Single by Jake Owen

from the album Greetings from... Jake
- Released: March 12, 2018
- Genre: Country
- Length: 3:08
- Label: Big Loud
- Songwriters: Tommy Cecil; David Ray; Jody Stevens; Craig Wiseman; John Mellencamp;
- Producer: Joey Moi

Jake Owen singles chronology
| "Good Company" (2017) | "I Was Jack (You Were Diane)" (2018) | "Down to the Honkytonk" (2018) |

= I Was Jack (You Were Diane) =

"I Was Jack (You Were Diane)" is a song recorded by American country music singer Jake Owen. It was written by David Ray, Tommy Cecil, Jody Stevens, Craig Wiseman, and John Mellencamp, with production handled by Joey Moi. It is Owen's first single from his sixth studio album Greetings from... Jake.

==Content==
The song is a tribute to John Mellencamp's 1982 single "Jack & Diane", and credits Mellencamp as a co-writer for incorporating that song's guitar riff. Rolling Stone writer Chris Parton described the song: "Owen's updated version highlights the original's impact on present-day America, while a regular Joe reminisces about falling in love to the tune years before." Owen said that he asked Mellencamp personally for permission to incorporate portions of "Jack & Diane" into the song, and recorded it after receiving Mellencamp's permission. Owen said that he wanted to record it because of the feelings of nostalgia that the lyrics evoked in him.

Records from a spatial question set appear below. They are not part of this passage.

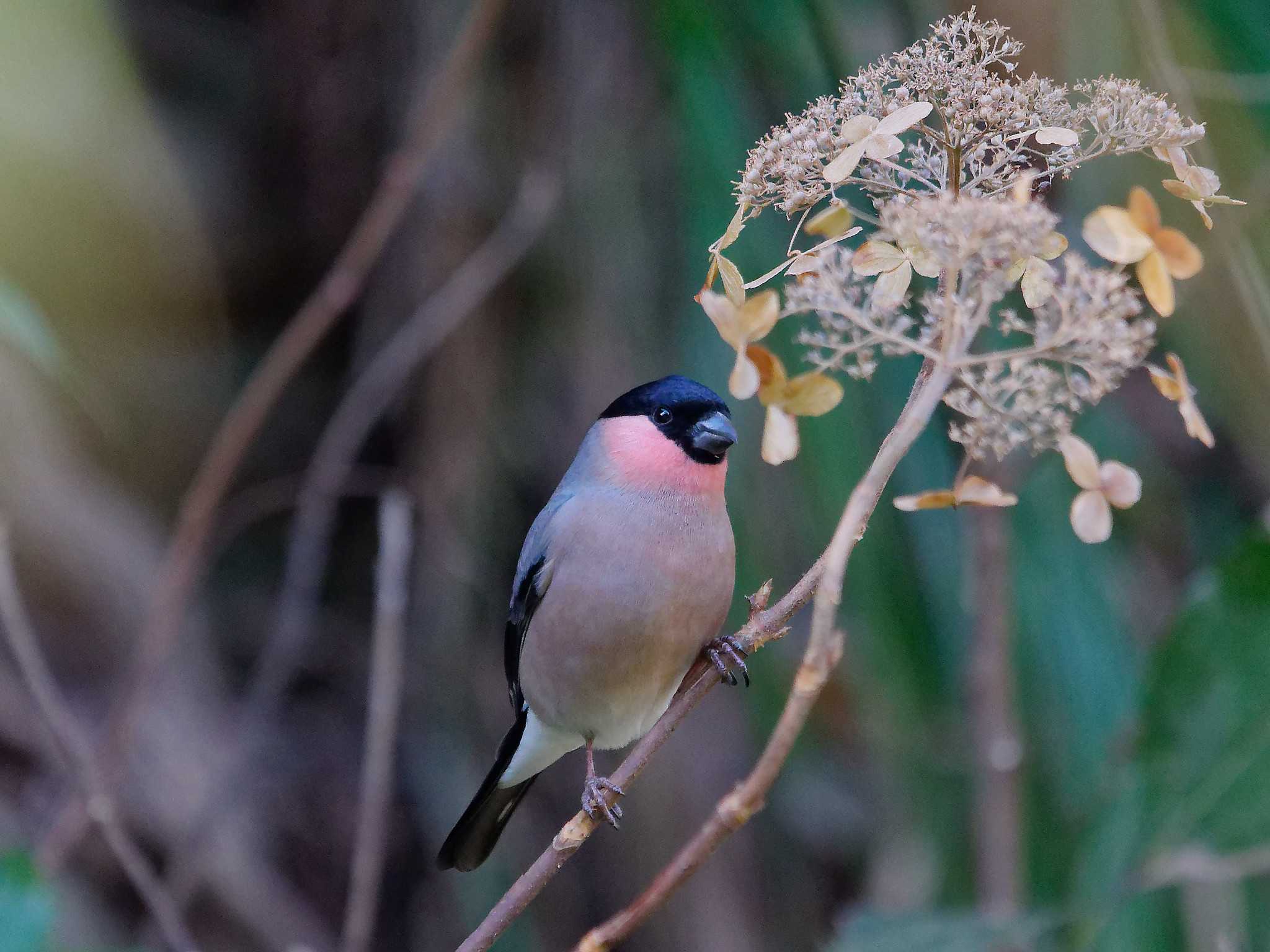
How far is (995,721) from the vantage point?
2.45 metres

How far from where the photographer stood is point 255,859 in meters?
3.50

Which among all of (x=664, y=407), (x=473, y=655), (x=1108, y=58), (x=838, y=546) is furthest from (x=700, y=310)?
(x=838, y=546)

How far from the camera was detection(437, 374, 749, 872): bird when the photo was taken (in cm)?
197

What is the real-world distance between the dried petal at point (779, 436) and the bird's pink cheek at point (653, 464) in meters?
1.12

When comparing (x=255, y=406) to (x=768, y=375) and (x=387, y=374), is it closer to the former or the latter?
(x=387, y=374)

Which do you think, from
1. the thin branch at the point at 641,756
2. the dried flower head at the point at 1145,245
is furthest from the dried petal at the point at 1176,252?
the thin branch at the point at 641,756

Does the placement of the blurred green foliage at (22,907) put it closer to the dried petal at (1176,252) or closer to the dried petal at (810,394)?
the dried petal at (810,394)

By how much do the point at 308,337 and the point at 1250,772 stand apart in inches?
76.4

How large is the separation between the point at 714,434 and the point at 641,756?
0.82 metres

The song is Owen's first release on Big Loud Records, following a decade on RCA Records Nashville.

==Commercial performance==
The song has sold 110,000 copies in the United States as of August 2018.

==Charts==

===Weekly charts===

| Chart (2018) | Peak position |
|---|---|
| Canada (Canadian Hot 100) | 78 |
| Canada Country (Billboard) | 1 |
| US Billboard Hot 100 | 43 |
| US Country Airplay (Billboard) | 1 |
| US Hot Country Songs (Billboard) | 7 |

===Year-end charts===

| Chart (2018) | Position |
|---|---|
| US Country Airplay (Billboard) | 12 |
| US Hot Country Songs (Billboard) | 24 |
| US Radio Songs (Billboard) | 69 |

==Certifications==

| Region | Certification | Certified units/sales |
| Canada (Music Canada) | Platinum | 80,000^{‡} |
| United States (RIAA) | Platinum | 1,000,000^{‡} |
^{‡} Sales+streaming figures based on certification alone.